Hopeful, even though it seemed freedom was a far-fetched dream, Isaac who after serving as his own lawyer when all hopes to get one proved abortive with most telling him he would bag at least 20 years in prison, was in 1991, two years after his arrest, wrongfully accused of being the brain behind a drug conglomerate in the New York and New Jersey area, hence was convicted under New Jersey’s drug kingpin law and sentenced to life imprisonment . But he decided giving up was no option.
While incarcerated in prison, he armed himself with knowledge of the legal ropes, worked as a paralegal and helped to overturn the wrongful convictions of twenty of his fellow inmates, before finally proving his own innocence following his ability to extract a confession of police misconduct from a veteran police officer, James Dugan while conducting a cross-examination, securing his release:
“I understood law enforcement in such a way that I was able to get a law enforcement officer, a veteran, to actually come clean and admit fault, even though he was facing prison time,” Wright told People.
“The years of dealing with those issues allowed me to take that experience and individually turn an officer around.
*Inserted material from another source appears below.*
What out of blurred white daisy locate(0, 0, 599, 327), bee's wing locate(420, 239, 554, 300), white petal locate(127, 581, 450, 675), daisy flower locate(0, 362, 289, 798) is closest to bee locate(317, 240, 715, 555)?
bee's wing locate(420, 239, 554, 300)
I think I could do the same thing with the NYPD.”
Upon release from prison, he pursued law and graduated in 2002 with his undergraduate degree. In 2007, Wright graduated from Saint Thomas University School of Law. In 2008, he passed the New Jersey bar examination.
He is currently a Counselor with one of the biggest Black-owned law firms in Newark, New Jersey, law firm Hunt, Hamlin & Ridley.
Before his arrest, Isaac Wright Jr. worked as a music producer for the Cover Girls, an 1980s group which he help create featuring his then-wife Sunshine Wright as a vocalist. Before his arrest he was happily married with a 5-year-old daughter.
“Everything was going really, really, really good,” Wright later recounted to Esquire Magazine. “And sometime after it started going well for us, we decided to move to New Jersey.” There, everything would take a sharp turn for the worst.
On Tuesday, December 1, Wright announced his candidacy to run for mayor as a Democrat in New York City.
“In my experience in life, nothing good happens, most of the time, without a fight,” he said. “You can scream, you can holler, you can protest — which are all good things, because we have to be heard — but no real, significant changes occur without rolling up your sleeves and getting into a fight.”